What this task involves: Count the lines in the records below that contain the string "table", and give only that number.

Record excerpts:
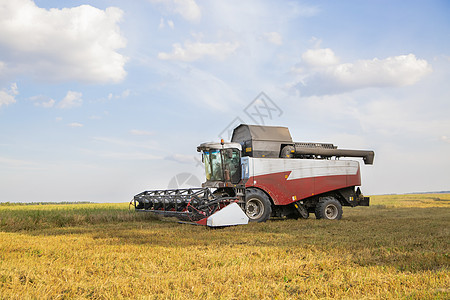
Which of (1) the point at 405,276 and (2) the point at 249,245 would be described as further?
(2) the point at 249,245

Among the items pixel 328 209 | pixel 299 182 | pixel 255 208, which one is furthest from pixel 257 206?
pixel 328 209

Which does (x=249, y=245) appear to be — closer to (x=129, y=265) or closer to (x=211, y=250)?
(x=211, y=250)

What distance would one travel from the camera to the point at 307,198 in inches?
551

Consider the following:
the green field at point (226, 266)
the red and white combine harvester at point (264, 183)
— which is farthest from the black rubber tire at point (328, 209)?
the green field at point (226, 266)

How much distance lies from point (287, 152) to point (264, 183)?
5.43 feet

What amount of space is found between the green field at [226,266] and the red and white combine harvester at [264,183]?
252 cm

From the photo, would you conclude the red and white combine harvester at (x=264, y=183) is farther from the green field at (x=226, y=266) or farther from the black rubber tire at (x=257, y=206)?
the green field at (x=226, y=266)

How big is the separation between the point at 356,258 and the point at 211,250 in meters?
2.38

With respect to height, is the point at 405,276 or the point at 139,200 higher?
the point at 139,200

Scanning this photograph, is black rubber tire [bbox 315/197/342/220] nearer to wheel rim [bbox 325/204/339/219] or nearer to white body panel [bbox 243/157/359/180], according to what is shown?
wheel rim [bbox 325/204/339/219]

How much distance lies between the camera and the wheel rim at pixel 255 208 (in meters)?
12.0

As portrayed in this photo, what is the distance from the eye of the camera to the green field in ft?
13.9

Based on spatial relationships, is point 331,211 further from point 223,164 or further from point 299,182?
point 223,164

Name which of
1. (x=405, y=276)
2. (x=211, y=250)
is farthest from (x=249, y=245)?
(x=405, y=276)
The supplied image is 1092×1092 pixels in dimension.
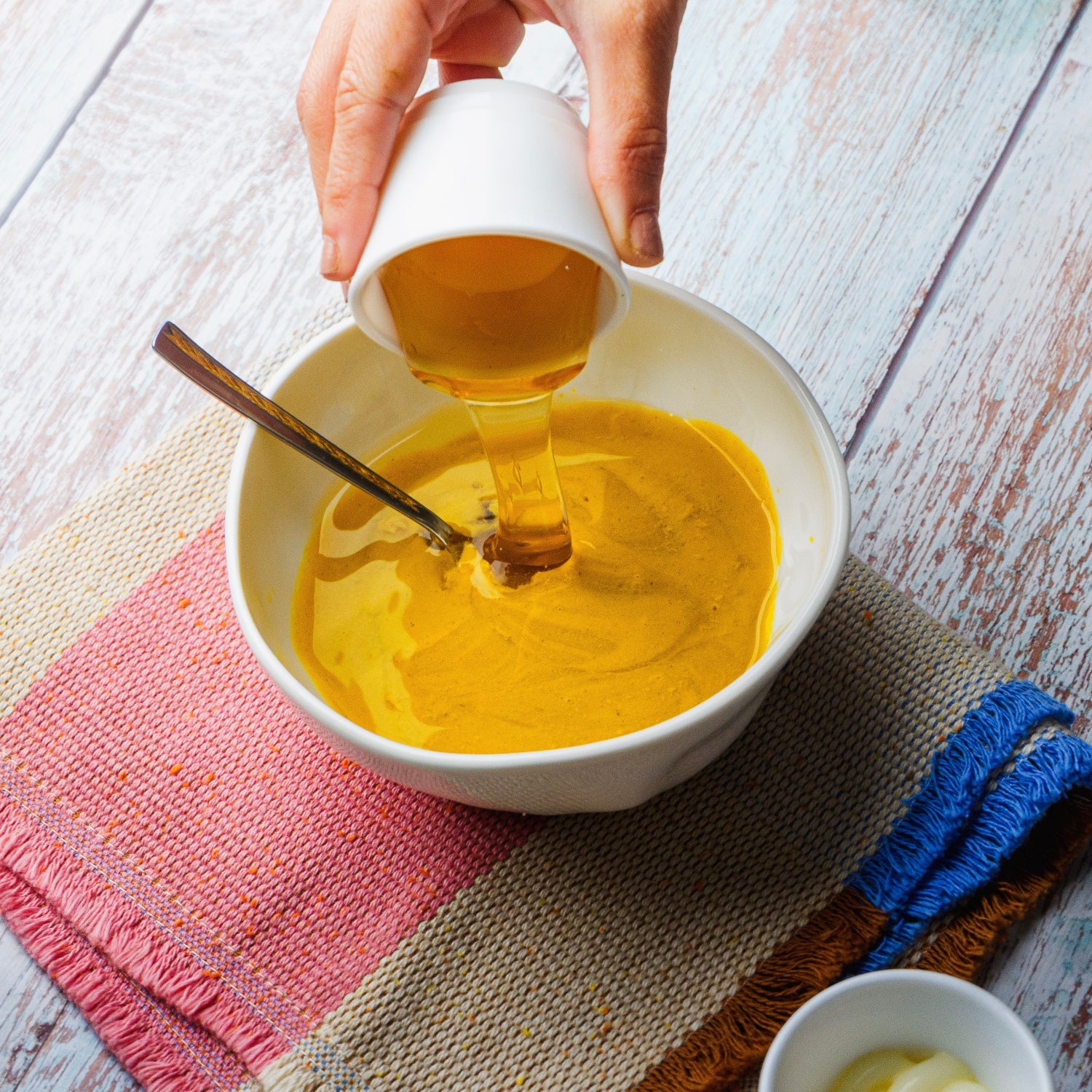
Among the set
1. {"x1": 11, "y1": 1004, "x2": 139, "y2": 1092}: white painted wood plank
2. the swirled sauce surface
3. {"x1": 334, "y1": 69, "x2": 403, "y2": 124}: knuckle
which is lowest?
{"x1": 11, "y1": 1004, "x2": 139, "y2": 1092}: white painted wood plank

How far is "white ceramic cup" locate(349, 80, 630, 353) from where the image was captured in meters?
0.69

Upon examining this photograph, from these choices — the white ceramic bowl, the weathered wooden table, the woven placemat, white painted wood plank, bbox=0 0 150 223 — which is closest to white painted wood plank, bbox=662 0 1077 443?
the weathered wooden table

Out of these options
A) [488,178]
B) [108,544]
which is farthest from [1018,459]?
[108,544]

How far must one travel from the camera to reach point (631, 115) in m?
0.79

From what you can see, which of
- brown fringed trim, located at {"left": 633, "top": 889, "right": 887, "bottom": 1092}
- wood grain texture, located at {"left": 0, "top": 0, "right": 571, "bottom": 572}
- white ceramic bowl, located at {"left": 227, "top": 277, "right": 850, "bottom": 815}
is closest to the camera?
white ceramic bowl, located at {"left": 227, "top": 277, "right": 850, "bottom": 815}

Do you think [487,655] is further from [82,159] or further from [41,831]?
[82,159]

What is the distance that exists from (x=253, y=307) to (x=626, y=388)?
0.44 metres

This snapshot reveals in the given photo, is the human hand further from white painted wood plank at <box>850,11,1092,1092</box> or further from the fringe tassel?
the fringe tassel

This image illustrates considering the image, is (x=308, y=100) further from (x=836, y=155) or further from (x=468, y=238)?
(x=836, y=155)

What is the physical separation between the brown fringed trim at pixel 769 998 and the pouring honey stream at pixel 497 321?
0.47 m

* * *

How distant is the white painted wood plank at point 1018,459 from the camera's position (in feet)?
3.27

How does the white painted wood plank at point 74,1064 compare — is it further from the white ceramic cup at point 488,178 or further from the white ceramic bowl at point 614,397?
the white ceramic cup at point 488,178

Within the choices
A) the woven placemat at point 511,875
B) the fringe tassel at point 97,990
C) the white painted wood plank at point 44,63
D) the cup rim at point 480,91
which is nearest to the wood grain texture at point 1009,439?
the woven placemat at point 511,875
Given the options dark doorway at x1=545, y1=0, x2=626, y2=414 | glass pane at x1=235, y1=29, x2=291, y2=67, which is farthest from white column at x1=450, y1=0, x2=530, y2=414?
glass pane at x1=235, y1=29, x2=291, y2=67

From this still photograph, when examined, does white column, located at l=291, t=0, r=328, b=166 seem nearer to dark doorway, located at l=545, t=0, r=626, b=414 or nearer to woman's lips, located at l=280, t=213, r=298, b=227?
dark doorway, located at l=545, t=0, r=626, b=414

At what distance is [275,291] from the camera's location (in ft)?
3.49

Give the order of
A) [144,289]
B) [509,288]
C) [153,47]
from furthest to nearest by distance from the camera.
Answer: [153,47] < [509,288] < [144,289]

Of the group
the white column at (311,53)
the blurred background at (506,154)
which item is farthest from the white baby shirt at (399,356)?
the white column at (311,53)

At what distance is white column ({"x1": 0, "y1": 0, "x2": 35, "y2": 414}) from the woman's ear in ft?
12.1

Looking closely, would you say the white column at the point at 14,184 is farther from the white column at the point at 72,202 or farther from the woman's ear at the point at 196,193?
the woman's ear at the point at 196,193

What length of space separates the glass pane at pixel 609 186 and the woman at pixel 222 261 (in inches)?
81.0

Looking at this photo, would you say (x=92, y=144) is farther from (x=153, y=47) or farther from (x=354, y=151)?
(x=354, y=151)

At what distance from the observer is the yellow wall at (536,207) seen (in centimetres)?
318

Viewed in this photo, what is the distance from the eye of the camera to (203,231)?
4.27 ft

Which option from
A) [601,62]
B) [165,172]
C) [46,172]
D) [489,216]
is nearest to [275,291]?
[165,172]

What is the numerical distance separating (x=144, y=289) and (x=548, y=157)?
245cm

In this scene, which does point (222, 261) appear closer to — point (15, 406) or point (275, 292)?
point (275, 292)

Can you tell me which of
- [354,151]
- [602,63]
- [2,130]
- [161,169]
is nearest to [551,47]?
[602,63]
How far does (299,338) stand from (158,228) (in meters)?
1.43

Answer to this exercise: 2